# RECORDS FOR PROCESSING
-------

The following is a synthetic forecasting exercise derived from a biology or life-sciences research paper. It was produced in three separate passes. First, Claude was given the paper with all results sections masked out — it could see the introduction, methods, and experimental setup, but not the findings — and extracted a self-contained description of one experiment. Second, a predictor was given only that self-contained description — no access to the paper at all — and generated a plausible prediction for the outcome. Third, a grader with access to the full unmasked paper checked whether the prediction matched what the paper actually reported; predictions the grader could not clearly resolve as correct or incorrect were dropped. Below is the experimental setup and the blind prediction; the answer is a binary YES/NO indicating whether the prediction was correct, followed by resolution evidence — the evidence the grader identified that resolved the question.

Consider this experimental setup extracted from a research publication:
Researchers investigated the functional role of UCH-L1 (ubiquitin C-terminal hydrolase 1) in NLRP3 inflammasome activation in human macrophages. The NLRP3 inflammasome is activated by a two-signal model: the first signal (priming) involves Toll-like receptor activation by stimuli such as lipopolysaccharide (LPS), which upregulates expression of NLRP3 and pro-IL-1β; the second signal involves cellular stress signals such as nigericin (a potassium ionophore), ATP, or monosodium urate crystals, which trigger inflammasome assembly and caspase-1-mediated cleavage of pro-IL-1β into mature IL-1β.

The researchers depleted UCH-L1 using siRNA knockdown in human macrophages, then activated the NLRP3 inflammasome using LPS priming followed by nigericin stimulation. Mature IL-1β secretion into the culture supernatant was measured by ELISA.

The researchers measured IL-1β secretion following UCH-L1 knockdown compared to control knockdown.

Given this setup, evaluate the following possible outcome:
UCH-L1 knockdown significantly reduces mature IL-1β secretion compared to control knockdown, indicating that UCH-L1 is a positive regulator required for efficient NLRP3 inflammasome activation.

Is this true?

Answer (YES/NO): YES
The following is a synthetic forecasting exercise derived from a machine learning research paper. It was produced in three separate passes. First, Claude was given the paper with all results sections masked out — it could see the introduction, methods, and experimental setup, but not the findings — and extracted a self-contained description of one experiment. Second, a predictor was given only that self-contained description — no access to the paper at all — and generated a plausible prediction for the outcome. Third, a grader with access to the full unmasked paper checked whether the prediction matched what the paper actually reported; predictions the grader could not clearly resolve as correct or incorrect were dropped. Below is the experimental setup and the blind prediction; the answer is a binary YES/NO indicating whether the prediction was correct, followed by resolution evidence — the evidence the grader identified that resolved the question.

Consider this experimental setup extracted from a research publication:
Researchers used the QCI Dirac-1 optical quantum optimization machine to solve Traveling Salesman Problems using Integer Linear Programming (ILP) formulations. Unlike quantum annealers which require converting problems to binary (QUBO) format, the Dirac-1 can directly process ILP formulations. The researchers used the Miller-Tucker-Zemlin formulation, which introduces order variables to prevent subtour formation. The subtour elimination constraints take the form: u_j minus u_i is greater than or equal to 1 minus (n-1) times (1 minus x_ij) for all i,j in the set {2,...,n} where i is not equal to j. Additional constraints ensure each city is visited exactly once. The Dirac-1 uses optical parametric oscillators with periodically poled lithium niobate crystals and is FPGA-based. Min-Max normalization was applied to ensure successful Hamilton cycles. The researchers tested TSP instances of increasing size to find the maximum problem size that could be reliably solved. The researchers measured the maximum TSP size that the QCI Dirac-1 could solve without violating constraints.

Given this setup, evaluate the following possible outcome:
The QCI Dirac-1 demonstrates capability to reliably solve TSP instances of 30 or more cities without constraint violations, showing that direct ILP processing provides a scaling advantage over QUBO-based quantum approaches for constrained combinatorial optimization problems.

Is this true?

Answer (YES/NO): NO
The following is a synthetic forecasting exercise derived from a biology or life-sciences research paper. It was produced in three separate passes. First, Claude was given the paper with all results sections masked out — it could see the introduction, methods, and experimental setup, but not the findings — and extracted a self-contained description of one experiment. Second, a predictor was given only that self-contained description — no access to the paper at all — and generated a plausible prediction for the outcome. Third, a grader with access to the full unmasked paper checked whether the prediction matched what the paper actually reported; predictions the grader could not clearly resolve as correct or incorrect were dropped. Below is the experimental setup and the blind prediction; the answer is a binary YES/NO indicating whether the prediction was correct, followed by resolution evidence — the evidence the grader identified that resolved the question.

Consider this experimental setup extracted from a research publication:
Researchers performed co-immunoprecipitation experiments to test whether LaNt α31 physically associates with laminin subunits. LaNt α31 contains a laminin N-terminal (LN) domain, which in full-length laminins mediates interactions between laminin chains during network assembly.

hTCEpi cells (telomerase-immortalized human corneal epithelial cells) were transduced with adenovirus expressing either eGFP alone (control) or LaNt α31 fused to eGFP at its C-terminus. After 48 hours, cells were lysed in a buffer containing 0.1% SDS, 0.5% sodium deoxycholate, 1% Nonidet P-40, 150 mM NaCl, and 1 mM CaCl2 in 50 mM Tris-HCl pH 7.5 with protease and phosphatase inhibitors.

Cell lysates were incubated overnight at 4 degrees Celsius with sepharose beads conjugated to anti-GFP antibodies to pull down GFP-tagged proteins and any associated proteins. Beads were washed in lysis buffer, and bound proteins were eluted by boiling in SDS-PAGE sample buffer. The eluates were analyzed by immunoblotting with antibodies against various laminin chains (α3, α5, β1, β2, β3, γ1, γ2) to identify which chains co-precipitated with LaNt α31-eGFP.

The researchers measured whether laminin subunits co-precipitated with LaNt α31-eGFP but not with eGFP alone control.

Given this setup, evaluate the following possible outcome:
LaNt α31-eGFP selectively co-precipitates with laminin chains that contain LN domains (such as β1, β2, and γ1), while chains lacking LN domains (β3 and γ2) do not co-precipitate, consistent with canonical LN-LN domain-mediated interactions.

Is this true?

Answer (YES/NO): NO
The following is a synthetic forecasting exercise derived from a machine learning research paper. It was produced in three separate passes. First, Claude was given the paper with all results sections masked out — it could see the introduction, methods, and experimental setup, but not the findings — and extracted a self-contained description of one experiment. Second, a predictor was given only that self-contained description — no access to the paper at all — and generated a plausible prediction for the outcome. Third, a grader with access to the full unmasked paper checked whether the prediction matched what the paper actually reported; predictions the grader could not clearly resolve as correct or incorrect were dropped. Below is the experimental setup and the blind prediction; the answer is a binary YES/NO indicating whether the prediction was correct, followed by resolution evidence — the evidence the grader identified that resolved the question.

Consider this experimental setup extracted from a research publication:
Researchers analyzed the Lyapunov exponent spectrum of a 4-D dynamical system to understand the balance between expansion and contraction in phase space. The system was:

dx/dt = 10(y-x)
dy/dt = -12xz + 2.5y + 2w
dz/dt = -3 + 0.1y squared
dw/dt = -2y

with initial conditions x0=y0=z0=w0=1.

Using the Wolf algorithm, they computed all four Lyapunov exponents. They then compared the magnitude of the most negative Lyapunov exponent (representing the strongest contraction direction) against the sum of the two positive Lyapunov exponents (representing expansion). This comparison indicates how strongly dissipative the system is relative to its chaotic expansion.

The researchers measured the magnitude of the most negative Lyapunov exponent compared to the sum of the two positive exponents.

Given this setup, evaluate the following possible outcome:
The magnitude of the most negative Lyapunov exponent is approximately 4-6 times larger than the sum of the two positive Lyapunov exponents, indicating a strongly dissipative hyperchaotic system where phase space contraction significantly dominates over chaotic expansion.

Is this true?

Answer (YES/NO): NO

-------

# WORK INSTRUCTION
Produce the whole listing again, exactly as it reads above.

# TASK RESPONSE
The following is a synthetic forecasting exercise derived from a biology or life-sciences research paper. It was produced in three separate passes. First, Claude was given the paper with all results sections masked out — it could see the introduction, methods, and experimental setup, but not the findings — and extracted a self-contained description of one experiment. Second, a predictor was given only that self-contained description — no access to the paper at all — and generated a plausible prediction for the outcome. Third, a grader with access to the full unmasked paper checked whether the prediction matched what the paper actually reported; predictions the grader could not clearly resolve as correct or incorrect were dropped. Below is the experimental setup and the blind prediction; the answer is a binary YES/NO indicating whether the prediction was correct, followed by resolution evidence — the evidence the grader identified that resolved the question.

Consider this experimental setup extracted from a research publication:
Researchers investigated the functional role of UCH-L1 (ubiquitin C-terminal hydrolase 1) in NLRP3 inflammasome activation in human macrophages. The NLRP3 inflammasome is activated by a two-signal model: the first signal (priming) involves Toll-like receptor activation by stimuli such as lipopolysaccharide (LPS), which upregulates expression of NLRP3 and pro-IL-1β; the second signal involves cellular stress signals such as nigericin (a potassium ionophore), ATP, or monosodium urate crystals, which trigger inflammasome assembly and caspase-1-mediated cleavage of pro-IL-1β into mature IL-1β.

The researchers depleted UCH-L1 using siRNA knockdown in human macrophages, then activated the NLRP3 inflammasome using LPS priming followed by nigericin stimulation. Mature IL-1β secretion into the culture supernatant was measured by ELISA.

The researchers measured IL-1β secretion following UCH-L1 knockdown compared to control knockdown.

Given this setup, evaluate the following possible outcome:
UCH-L1 knockdown significantly reduces mature IL-1β secretion compared to control knockdown, indicating that UCH-L1 is a positive regulator required for efficient NLRP3 inflammasome activation.

Is this true?

Answer (YES/NO): YES
The following is a synthetic forecasting exercise derived from a machine learning research paper. It was produced in three separate passes. First, Claude was given the paper with all results sections masked out — it could see the introduction, methods, and experimental setup, but not the findings — and extracted a self-contained description of one experiment. Second, a predictor was given only that self-contained description — no access to the paper at all — and generated a plausible prediction for the outcome. Third, a grader with access to the full unmasked paper checked whether the prediction matched what the paper actually reported; predictions the grader could not clearly resolve as correct or incorrect were dropped. Below is the experimental setup and the blind prediction; the answer is a binary YES/NO indicating whether the prediction was correct, followed by resolution evidence — the evidence the grader identified that resolved the question.

Consider this experimental setup extracted from a research publication:
Researchers used the QCI Dirac-1 optical quantum optimization machine to solve Traveling Salesman Problems using Integer Linear Programming (ILP) formulations. Unlike quantum annealers which require converting problems to binary (QUBO) format, the Dirac-1 can directly process ILP formulations. The researchers used the Miller-Tucker-Zemlin formulation, which introduces order variables to prevent subtour formation. The subtour elimination constraints take the form: u_j minus u_i is greater than or equal to 1 minus (n-1) times (1 minus x_ij) for all i,j in the set {2,...,n} where i is not equal to j. Additional constraints ensure each city is visited exactly once. The Dirac-1 uses optical parametric oscillators with periodically poled lithium niobate crystals and is FPGA-based. Min-Max normalization was applied to ensure successful Hamilton cycles. The researchers tested TSP instances of increasing size to find the maximum problem size that could be reliably solved. The researchers measured the maximum TSP size that the QCI Dirac-1 could solve without violating constraints.

Given this setup, evaluate the following possible outcome:
The QCI Dirac-1 demonstrates capability to reliably solve TSP instances of 30 or more cities without constraint violations, showing that direct ILP processing provides a scaling advantage over QUBO-based quantum approaches for constrained combinatorial optimization problems.

Is this true?

Answer (YES/NO): NO
The following is a synthetic forecasting exercise derived from a biology or life-sciences research paper. It was produced in three separate passes. First, Claude was given the paper with all results sections masked out — it could see the introduction, methods, and experimental setup, but not the findings — and extracted a self-contained description of one experiment. Second, a predictor was given only that self-contained description — no access to the paper at all — and generated a plausible prediction for the outcome. Third, a grader with access to the full unmasked paper checked whether the prediction matched what the paper actually reported; predictions the grader could not clearly resolve as correct or incorrect were dropped. Below is the experimental setup and the blind prediction; the answer is a binary YES/NO indicating whether the prediction was correct, followed by resolution evidence — the evidence the grader identified that resolved the question.

Consider this experimental setup extracted from a research publication:
Researchers performed co-immunoprecipitation experiments to test whether LaNt α31 physically associates with laminin subunits. LaNt α31 contains a laminin N-terminal (LN) domain, which in full-length laminins mediates interactions between laminin chains during network assembly.

hTCEpi cells (telomerase-immortalized human corneal epithelial cells) were transduced with adenovirus expressing either eGFP alone (control) or LaNt α31 fused to eGFP at its C-terminus. After 48 hours, cells were lysed in a buffer containing 0.1% SDS, 0.5% sodium deoxycholate, 1% Nonidet P-40, 150 mM NaCl, and 1 mM CaCl2 in 50 mM Tris-HCl pH 7.5 with protease and phosphatase inhibitors.

Cell lysates were incubated overnight at 4 degrees Celsius with sepharose beads conjugated to anti-GFP antibodies to pull down GFP-tagged proteins and any associated proteins. Beads were washed in lysis buffer, and bound proteins were eluted by boiling in SDS-PAGE sample buffer. The eluates were analyzed by immunoblotting with antibodies against various laminin chains (α3, α5, β1, β2, β3, γ1, γ2) to identify which chains co-precipitated with LaNt α31-eGFP.

The researchers measured whether laminin subunits co-precipitated with LaNt α31-eGFP but not with eGFP alone control.

Given this setup, evaluate the following possible outcome:
LaNt α31-eGFP selectively co-precipitates with laminin chains that contain LN domains (such as β1, β2, and γ1), while chains lacking LN domains (β3 and γ2) do not co-precipitate, consistent with canonical LN-LN domain-mediated interactions.

Is this true?

Answer (YES/NO): NO
The following is a synthetic forecasting exercise derived from a machine learning research paper. It was produced in three separate passes. First, Claude was given the paper with all results sections masked out — it could see the introduction, methods, and experimental setup, but not the findings — and extracted a self-contained description of one experiment. Second, a predictor was given only that self-contained description — no access to the paper at all — and generated a plausible prediction for the outcome. Third, a grader with access to the full unmasked paper checked whether the prediction matched what the paper actually reported; predictions the grader could not clearly resolve as correct or incorrect were dropped. Below is the experimental setup and the blind prediction; the answer is a binary YES/NO indicating whether the prediction was correct, followed by resolution evidence — the evidence the grader identified that resolved the question.

Consider this experimental setup extracted from a research publication:
Researchers analyzed the Lyapunov exponent spectrum of a 4-D dynamical system to understand the balance between expansion and contraction in phase space. The system was:

dx/dt = 10(y-x)
dy/dt = -12xz + 2.5y + 2w
dz/dt = -3 + 0.1y squared
dw/dt = -2y

with initial conditions x0=y0=z0=w0=1.

Using the Wolf algorithm, they computed all four Lyapunov exponents. They then compared the magnitude of the most negative Lyapunov exponent (representing the strongest contraction direction) against the sum of the two positive Lyapunov exponents (representing expansion). This comparison indicates how strongly dissipative the system is relative to its chaotic expansion.

The researchers measured the magnitude of the most negative Lyapunov exponent compared to the sum of the two positive exponents.

Given this setup, evaluate the following possible outcome:
The magnitude of the most negative Lyapunov exponent is approximately 4-6 times larger than the sum of the two positive Lyapunov exponents, indicating a strongly dissipative hyperchaotic system where phase space contraction significantly dominates over chaotic expansion.

Is this true?

Answer (YES/NO): NO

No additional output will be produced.